→ EXERCISE DIRECTIONS:
Of all the lines below, return only those starting with the line holding "Mandala 29 Pretty In Pink T-Shirt" and going on through the line holding "TSK Afrin'de Yalnız Değil!", exactly as written.

--- EXERCISE MATERIALS Enclosed Below ---

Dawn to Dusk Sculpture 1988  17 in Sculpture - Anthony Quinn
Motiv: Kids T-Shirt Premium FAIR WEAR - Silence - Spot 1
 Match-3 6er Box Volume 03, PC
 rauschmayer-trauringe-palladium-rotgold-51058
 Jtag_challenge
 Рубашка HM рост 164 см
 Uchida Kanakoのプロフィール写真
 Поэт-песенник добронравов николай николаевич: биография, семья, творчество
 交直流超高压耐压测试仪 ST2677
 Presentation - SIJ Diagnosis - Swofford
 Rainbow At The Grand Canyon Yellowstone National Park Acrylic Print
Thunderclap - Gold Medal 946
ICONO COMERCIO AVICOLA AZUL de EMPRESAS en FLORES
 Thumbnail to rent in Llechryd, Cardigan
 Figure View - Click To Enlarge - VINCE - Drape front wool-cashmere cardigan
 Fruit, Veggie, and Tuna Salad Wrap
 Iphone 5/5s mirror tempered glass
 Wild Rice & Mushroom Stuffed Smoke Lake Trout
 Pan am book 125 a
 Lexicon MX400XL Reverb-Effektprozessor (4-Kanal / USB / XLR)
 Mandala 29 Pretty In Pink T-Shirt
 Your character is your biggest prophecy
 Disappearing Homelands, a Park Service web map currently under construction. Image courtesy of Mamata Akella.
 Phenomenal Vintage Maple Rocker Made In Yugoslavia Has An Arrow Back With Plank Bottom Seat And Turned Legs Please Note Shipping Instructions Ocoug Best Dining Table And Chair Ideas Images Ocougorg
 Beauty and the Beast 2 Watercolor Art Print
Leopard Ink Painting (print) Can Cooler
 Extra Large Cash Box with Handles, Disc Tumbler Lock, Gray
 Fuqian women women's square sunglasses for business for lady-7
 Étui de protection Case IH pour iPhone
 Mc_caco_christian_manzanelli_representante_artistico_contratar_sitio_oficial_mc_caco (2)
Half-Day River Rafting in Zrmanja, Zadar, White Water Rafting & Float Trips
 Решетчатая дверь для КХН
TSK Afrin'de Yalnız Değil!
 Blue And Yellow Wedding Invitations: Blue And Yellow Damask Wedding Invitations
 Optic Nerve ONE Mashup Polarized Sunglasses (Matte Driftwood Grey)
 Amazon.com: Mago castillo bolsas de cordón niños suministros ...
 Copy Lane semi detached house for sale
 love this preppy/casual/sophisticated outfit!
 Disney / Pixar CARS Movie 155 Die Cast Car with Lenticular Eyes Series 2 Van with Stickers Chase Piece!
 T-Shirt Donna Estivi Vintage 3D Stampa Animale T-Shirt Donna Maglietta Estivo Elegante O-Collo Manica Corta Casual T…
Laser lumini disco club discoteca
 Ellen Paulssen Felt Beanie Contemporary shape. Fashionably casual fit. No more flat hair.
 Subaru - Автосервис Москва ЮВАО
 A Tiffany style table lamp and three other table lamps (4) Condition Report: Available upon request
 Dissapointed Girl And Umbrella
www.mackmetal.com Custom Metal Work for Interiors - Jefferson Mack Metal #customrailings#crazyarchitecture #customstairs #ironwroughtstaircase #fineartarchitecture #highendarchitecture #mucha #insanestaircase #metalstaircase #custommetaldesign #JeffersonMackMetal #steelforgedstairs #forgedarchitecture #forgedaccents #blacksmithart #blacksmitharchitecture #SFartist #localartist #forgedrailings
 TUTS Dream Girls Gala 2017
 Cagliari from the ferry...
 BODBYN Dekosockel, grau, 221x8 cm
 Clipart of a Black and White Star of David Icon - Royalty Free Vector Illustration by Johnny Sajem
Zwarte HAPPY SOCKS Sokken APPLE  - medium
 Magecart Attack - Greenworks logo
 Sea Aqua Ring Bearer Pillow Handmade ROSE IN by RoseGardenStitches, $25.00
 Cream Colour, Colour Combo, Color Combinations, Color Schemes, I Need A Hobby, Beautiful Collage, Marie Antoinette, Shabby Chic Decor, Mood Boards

--- End of Enclosed EXERCISE MATERIALS ---

→ EXERCISE RESULT:
 Mandala 29 Pretty In Pink T-Shirt
 Your character is your biggest prophecy
 Disappearing Homelands, a Park Service web map currently under construction. Image courtesy of Mamata Akella.
 Phenomenal Vintage Maple Rocker Made In Yugoslavia Has An Arrow Back With Plank Bottom Seat And Turned Legs Please Note Shipping Instructions Ocoug Best Dining Table And Chair Ideas Images Ocougorg
 Beauty and the Beast 2 Watercolor Art Print
Leopard Ink Painting (print) Can Cooler
 Extra Large Cash Box with Handles, Disc Tumbler Lock, Gray
 Fuqian women women's square sunglasses for business for lady-7
 Étui de protection Case IH pour iPhone
 Mc_caco_christian_manzanelli_representante_artistico_contratar_sitio_oficial_mc_caco (2)
Half-Day River Rafting in Zrmanja, Zadar, White Water Rafting & Float Trips
 Решетчатая дверь для КХН
TSK Afrin'de Yalnız Değil!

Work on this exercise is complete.